Using DESeq2 analysis, 12 genera were identified as having a significant (adjusted p-value < 0.05) differential abundance in monocultures when the edge density varies (Table 1). When selecting the most abundant genera (baseMean > 100) Lactococcus (Class: Bacilli) was show to be most prevalent in monoculture plots characterised by a small edge density. Pseudarthrobacter, Arthrobacter (Class: Actinobacteria), and Erysipelatoclostridium (Class: Erysipelotrichia) showed a higher abundance in monoculture plots characterised by a high density of edges (Table 1).

TABLE 1

Differentially abundant genera linked to an edge effect in monoculture plots.
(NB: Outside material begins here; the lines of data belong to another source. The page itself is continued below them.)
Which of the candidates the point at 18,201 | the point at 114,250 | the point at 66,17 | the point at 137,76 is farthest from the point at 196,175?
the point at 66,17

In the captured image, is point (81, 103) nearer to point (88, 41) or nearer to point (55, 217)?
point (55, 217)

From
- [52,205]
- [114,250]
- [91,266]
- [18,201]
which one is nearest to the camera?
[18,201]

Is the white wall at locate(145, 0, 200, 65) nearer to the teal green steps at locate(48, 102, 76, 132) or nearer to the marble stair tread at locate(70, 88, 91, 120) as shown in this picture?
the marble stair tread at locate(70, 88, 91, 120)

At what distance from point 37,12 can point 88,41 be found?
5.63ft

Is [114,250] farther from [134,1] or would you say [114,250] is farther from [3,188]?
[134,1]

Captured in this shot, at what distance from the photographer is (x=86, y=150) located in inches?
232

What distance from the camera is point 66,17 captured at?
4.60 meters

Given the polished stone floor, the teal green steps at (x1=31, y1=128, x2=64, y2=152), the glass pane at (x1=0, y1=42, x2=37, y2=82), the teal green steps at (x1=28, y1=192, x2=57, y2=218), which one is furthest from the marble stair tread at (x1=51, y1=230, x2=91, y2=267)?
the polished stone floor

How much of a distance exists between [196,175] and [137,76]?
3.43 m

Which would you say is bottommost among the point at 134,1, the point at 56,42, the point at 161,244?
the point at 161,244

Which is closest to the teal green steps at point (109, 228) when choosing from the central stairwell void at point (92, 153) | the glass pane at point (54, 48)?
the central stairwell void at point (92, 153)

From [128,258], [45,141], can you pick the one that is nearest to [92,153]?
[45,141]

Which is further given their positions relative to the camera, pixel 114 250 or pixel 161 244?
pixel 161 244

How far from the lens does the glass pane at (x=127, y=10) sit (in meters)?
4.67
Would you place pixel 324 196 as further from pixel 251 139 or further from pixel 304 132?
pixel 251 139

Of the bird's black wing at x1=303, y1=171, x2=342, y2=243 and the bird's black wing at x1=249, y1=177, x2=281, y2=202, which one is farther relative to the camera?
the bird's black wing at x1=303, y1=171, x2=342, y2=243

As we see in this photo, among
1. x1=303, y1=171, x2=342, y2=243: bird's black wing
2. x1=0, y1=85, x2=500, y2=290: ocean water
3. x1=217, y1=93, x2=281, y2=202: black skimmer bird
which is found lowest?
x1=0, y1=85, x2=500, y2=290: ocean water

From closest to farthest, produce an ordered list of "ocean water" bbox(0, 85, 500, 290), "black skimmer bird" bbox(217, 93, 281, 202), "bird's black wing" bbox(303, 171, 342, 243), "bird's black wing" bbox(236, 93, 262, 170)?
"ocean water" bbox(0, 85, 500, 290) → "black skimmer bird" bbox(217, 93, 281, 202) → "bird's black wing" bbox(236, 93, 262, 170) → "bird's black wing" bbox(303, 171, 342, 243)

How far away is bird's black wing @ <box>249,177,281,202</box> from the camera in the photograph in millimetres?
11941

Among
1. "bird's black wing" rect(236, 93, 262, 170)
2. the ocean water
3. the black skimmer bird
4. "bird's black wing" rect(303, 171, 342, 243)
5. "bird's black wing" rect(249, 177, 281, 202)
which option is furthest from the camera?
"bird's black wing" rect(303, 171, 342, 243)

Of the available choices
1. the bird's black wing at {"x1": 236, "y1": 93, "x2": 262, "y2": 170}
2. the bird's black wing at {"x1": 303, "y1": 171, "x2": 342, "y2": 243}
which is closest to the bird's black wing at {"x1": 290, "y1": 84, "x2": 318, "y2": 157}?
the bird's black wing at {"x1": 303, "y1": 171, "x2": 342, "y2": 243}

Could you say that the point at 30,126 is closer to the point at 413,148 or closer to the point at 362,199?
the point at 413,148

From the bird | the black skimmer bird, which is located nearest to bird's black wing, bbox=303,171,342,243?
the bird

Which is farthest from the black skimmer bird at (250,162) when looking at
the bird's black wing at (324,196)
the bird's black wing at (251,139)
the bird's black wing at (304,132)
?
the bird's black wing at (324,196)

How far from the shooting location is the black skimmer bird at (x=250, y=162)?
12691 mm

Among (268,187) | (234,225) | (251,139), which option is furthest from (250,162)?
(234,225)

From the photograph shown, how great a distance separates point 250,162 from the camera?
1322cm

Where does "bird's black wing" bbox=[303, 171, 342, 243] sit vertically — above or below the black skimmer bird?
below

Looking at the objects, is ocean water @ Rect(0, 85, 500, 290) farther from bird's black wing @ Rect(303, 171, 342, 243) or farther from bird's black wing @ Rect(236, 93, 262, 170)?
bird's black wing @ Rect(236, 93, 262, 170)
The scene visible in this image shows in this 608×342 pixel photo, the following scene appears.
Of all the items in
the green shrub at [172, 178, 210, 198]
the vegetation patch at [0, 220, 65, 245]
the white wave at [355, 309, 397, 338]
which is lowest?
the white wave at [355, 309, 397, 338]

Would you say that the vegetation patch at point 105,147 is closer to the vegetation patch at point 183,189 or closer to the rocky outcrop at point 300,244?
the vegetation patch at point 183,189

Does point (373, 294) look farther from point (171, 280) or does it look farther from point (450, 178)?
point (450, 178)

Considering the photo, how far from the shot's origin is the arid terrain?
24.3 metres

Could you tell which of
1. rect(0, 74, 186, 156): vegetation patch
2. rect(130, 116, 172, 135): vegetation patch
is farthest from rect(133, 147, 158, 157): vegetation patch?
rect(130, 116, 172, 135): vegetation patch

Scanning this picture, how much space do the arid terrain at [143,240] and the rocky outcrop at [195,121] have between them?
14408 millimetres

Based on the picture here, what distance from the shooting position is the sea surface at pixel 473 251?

Phylum	Class	Order	Family	Genus	baseMean	log2 fold change	lfcSE	padj
Actinobacteria	Actinobacteria	Micrococcales	Microbacteriaceae	Ambiguous_taxa	95.76019	0.00757	0.00194	0.00500
Actinobacteria	Actinobacteria	Micrococcales	Microbacteriaceae	Frigoribacterium	32.34403	0.00633	0.00176	0.00841
Actinobacteria	Actinobacteria	Micrococcales	Micrococcaceae	Micrococcus	79.87509	−0.0045	0.00107	0.00195
Actinobacteria	Actinobacteria	Micrococcales	Micrococcaceae	Pseudarthrobacter	328.35829	0.0102	0.00186	<0.00001
Actinobacteria	Actinobacteria	Micrococcales	Micrococcaceae	Arthrobacter	262.31776	0.00926	0.00181	0.00003
Actinobacteria	Actinobacteria	Micrococcales	Cellulomonadaceae	Oerskovia	14.90286	0.00845	0.00257	0.02389
Actinobacteria	Actinobacteria	Corynebacteriales	Dietziaceae	Dietzia	33.86723	0.01118	0.00304	0.00728
Proteobacteria	Betaproteobacteria	Burkholderiales	Burkholderiaceae	Ralstonia	59.05551	0.00392	0.00105	0.00680
Firmicutes	Bacilli	Lactobacillales	Streptococcaceae	Lactococcus	155.09241	−0.00488	0.00156	0.03341
Firmicutes	Erysipelotrichia	Erysipelotrichales	Erysipelotrichaceae	Erysipelatoclostridium	123.11971	0.00567	0.00180	0.03341
Firmicutes	Clostridia	Clostridiales	Lachnospiraceae	[Eubacterium] hallii group	7.19277	−0.00521	0.00168	0.03499
Actinobacteria	Actinobacteria	Micrococcales	Microbacteriaceae	Microbacterium	42.4276	0.00376	0.00100	0.00680

The faecal microbiome of great tits nesting in monoculture forest fragments were analysed using DESeq2 analysis to identify differentially abundant taxa along a gradient of edge density. Significant differences in genus level abundance (adjusted p-value < 0.05) in the faecal microbiota from great tits along a gradient of edge density. The taxonomic classification, the baseMean, the log

Influence of the Microbiome on Body Condition and Fledging Success of Great Tits

Microbial Diversity

The great tits showed an overall SMI ± SD of 18.06 ± 1.61 and an overall fledging success ± SD of 80.72 ± 29.38%. On nest level, the global microbiome diversity did not affect the host characteristics as neither the alpha diversity, nor the beta diversity significantly impacted the average fledgling SMI per nestbox or nestbox fledging success (Supplementary Tables 6, 7).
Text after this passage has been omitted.